所以这对我有用。我不得不将 sqft living 的测试数据集值从行转换为列。

from sklearn.linear_model import LinearRegression
X = train_data[['sqft_living']]
y=train_data.price
#build the linear regression object
lm=LinearRegression()
# Train the model using the training sets
lm.fit(X,y)

New code

新代码

test_X = test_data.sqft_living.values
print(test_X)
print(np.shape(test_X))
print(len(test_X))
test_X = np.reshape(test_X, [4323, 1])
print(test_X)
from sklearn.metrics import mean_squared_error
from sklearn.metrics import explained_variance_score
MSE = mean_squared_error(y_true = test_data.price.values, y_pred = lm.predict(test_X))
MSE
MSE**(0.5)

回答by jakevdp

You're comparing test-set labels to training-set labels. I believe that what you actually want to do is compare test-set labels to predictedtest-set labels.

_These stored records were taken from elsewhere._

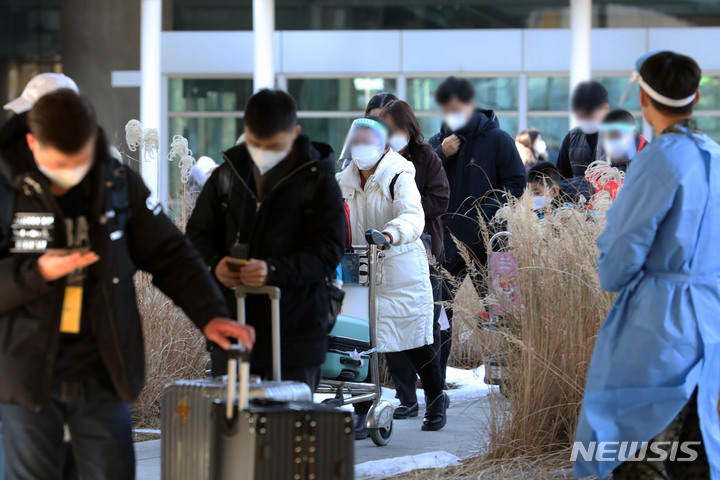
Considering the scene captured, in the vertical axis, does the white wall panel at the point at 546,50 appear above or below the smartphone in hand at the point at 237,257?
above

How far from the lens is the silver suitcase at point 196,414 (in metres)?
3.18

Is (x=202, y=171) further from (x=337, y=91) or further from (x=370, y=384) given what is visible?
(x=337, y=91)

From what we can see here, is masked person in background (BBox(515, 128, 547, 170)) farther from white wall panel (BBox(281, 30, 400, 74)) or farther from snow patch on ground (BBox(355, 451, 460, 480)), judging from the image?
white wall panel (BBox(281, 30, 400, 74))

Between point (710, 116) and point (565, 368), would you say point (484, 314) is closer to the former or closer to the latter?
point (565, 368)

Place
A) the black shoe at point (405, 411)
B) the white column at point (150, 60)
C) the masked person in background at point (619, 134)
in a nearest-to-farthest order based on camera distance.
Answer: the masked person in background at point (619, 134), the black shoe at point (405, 411), the white column at point (150, 60)

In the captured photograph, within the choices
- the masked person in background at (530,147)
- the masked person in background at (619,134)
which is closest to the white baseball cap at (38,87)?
the masked person in background at (619,134)

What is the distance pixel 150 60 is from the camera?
19188 mm

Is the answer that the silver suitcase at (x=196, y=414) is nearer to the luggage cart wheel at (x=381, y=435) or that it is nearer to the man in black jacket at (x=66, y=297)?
the man in black jacket at (x=66, y=297)

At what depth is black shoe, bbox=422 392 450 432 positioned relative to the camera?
5.89 meters

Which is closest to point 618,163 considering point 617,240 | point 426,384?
point 426,384

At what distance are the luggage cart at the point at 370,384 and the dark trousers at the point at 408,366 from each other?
1.36 ft

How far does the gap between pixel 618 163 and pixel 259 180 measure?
3.67m

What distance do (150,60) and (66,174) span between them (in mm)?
17010

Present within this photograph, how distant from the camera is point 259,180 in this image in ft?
12.3
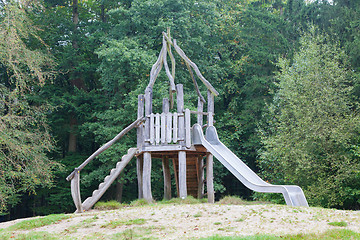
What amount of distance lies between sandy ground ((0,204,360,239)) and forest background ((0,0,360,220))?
24.8 feet

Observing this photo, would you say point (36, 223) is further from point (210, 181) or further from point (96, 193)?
point (210, 181)

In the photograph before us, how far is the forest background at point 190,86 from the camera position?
1761 cm

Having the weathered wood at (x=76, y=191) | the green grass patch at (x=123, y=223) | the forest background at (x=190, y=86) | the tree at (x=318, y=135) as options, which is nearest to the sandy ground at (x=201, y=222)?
the green grass patch at (x=123, y=223)

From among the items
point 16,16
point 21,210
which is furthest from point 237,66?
point 21,210

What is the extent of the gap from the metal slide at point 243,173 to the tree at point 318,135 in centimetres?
524

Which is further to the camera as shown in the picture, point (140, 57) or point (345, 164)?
point (140, 57)

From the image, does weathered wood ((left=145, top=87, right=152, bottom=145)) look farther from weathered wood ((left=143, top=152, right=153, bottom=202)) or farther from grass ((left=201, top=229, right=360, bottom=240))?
grass ((left=201, top=229, right=360, bottom=240))

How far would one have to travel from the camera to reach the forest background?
17609 mm

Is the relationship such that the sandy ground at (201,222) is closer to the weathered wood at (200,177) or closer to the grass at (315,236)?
the grass at (315,236)

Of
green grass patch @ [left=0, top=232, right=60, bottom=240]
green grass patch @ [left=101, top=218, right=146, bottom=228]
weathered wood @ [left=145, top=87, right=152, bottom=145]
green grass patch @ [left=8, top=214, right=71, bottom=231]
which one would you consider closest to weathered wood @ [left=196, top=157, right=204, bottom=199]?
weathered wood @ [left=145, top=87, right=152, bottom=145]

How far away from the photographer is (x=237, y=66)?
24578mm

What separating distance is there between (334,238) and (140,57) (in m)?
14.7

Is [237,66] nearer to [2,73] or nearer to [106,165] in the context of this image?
[106,165]

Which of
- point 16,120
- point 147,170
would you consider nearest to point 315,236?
point 147,170
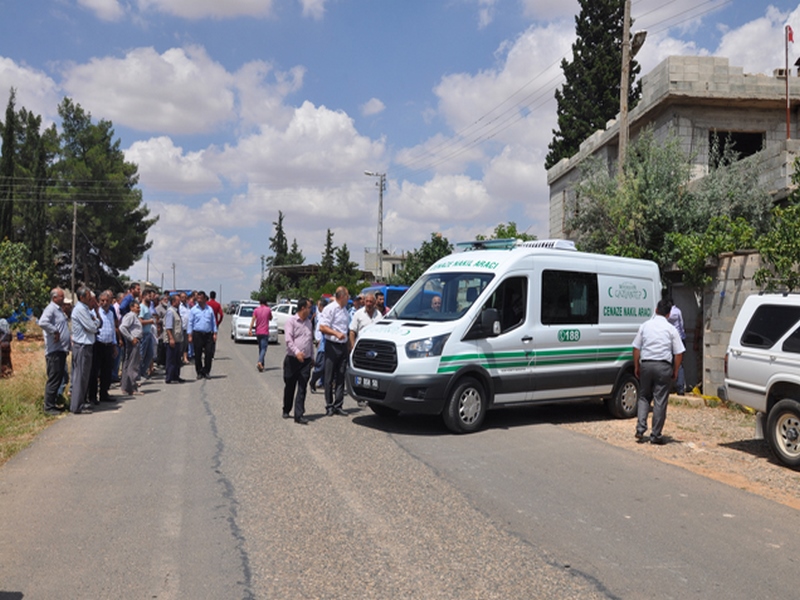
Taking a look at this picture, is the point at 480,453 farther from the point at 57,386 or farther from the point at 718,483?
the point at 57,386

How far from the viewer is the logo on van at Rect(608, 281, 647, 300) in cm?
1133

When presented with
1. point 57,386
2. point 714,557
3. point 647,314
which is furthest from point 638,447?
point 57,386

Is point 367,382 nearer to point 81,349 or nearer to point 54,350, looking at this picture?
point 81,349

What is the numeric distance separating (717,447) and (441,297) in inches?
163

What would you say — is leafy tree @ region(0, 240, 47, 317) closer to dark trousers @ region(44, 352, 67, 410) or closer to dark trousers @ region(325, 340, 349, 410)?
dark trousers @ region(44, 352, 67, 410)

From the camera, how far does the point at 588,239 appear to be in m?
19.1

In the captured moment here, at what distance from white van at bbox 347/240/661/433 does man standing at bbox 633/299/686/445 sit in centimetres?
136

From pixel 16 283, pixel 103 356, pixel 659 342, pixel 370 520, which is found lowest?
pixel 370 520

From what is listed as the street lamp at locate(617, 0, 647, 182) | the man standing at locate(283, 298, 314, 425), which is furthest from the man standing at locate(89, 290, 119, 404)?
the street lamp at locate(617, 0, 647, 182)

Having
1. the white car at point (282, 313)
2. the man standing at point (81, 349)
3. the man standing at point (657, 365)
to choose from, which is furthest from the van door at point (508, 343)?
the white car at point (282, 313)

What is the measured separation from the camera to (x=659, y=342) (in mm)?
9336

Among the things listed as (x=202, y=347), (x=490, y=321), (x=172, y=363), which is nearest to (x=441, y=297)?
(x=490, y=321)

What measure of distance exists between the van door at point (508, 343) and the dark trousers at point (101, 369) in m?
6.39

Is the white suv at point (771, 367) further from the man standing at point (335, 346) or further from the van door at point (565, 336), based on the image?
the man standing at point (335, 346)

您正在将测试集标签与训练集标签进行比较。我相信您真正想做的是将测试集标签与预测的测试集标签进行比较。

For example:

例如:

import pandas as pd
import numpy as np
from sklearn.metrics import mean_squared_error
from sklearn.linear_model import LinearRegression
from sklearn.cross_validation import train_test_split

sales = pd.read_csv("home_data.csv")
train_data, test_data = train_test_split(sales,train_size=0.8)

# Train the model
X = train_data[['sqft_living']]
y = train_data.price
lm = LinearRegression()
lm.fit(X, y)

# Predict on the test data
X_test = test_data[['sqft_living']]
y_test = test_data.price
y_pred = lm.predict(X_test)

# Compute the root-mean-square
rms = np.sqrt(mean_squared_error(y_test, y_pred))
print(rms)
# 260435.511036

Note that scikit-learn can in general handle Pandas DataFrames and Series inputs without explicit conversion to numpy arrays. The error in the code snippet in your question has to do with the fact that the two arrays passed to mean_squared_error()are different sizes.

请注意,scikit-learn 通常可以处理 Pandas DataFrames 和 Series 输入,而无需显式转换为 numpy 数组。您问题中代码片段中的错误与传递给的两个数组的mean_squared_error()大小不同这一事实有关。